● **Spatial question items**:
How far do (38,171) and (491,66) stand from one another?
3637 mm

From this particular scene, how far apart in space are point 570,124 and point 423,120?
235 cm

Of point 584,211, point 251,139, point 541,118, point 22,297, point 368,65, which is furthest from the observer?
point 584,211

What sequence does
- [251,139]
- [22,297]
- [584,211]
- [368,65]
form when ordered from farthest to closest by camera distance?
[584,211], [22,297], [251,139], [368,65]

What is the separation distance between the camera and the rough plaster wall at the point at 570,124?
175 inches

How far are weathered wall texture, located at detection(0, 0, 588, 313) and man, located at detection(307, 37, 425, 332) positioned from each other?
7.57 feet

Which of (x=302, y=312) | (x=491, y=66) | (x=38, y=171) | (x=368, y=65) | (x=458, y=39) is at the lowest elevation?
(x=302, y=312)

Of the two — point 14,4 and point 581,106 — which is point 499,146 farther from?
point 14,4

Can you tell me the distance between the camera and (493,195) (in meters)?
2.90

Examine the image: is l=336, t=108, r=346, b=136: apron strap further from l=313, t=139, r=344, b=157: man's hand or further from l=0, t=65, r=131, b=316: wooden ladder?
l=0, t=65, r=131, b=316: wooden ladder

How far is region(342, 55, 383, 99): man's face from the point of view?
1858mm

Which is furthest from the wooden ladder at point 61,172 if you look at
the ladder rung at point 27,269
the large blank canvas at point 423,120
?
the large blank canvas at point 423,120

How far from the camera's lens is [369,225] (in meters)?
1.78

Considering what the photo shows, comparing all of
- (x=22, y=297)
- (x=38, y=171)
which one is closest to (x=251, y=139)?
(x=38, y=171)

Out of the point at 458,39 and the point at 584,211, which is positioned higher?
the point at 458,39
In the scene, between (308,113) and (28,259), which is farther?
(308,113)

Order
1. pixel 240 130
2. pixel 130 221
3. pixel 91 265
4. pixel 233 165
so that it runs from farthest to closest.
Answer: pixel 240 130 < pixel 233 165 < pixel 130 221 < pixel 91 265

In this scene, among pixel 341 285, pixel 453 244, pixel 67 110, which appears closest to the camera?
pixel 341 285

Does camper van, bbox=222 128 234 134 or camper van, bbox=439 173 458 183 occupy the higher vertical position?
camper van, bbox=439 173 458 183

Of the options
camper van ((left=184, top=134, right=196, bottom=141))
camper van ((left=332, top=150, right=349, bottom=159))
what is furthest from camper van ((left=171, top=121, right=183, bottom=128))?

● **Goal**: Copy every item above word for word, keeping each line unchanged and in the same order.

● **Task solution**:
How far do (38,171) and (491,66) stand from one another?
3637 mm

From this particular scene, how far apart in space are point 570,124 and point 423,120?
235 cm

Of point 584,211, point 251,139, point 541,118, point 22,297, point 368,65, which is furthest from the observer?
point 584,211

What sequence does
- [251,139]
- [22,297]
- [584,211]
- [368,65]
form when ordered from farthest to closest by camera distance?
[584,211], [22,297], [251,139], [368,65]

What is the separation distance between the camera and the rough plaster wall at the point at 570,124?
175 inches

How far are weathered wall texture, located at detection(0, 0, 588, 313) and man, located at detection(307, 37, 425, 332) positioned from each other?
7.57 feet

Which of (x=302, y=312) | (x=491, y=66) | (x=38, y=171) | (x=368, y=65) | (x=458, y=39) is at the lowest elevation?
(x=302, y=312)

Of the two — point 14,4 and point 581,106 — which is point 499,146 farther from?
point 14,4

Can you tell me the distance between the camera and (493,195) (in meters)?
2.90

Examine the image: is l=336, t=108, r=346, b=136: apron strap further from l=313, t=139, r=344, b=157: man's hand or further from l=0, t=65, r=131, b=316: wooden ladder?
l=0, t=65, r=131, b=316: wooden ladder

How far is region(342, 55, 383, 99): man's face from the point of view?
1858mm

Which is furthest from the wooden ladder at point 61,172 if you look at
the ladder rung at point 27,269
the large blank canvas at point 423,120
?
the large blank canvas at point 423,120

How far from the camera's lens is [369,225] (in meters)?
1.78

Considering what the photo shows, comparing all of
- (x=22, y=297)
- (x=38, y=171)
which one is closest to (x=251, y=139)?
(x=38, y=171)

Out of the point at 458,39 and the point at 584,211, which is positioned higher?
the point at 458,39
In the scene, between (308,113) and (28,259), which is farther?
(308,113)

Order
1. pixel 240 130
2. pixel 130 221
3. pixel 91 265
4. pixel 233 165
so that it runs from farthest to closest.
Answer: pixel 240 130 < pixel 233 165 < pixel 130 221 < pixel 91 265

In this scene, among pixel 341 285, pixel 453 244, pixel 67 110, which appears closest to the camera?
pixel 341 285

Does camper van, bbox=222 128 234 134 or camper van, bbox=439 173 458 183 occupy the higher vertical position?
camper van, bbox=439 173 458 183

Of the options
camper van ((left=184, top=134, right=196, bottom=141))
camper van ((left=332, top=150, right=349, bottom=159))
what is furthest from camper van ((left=171, top=121, right=183, bottom=128))?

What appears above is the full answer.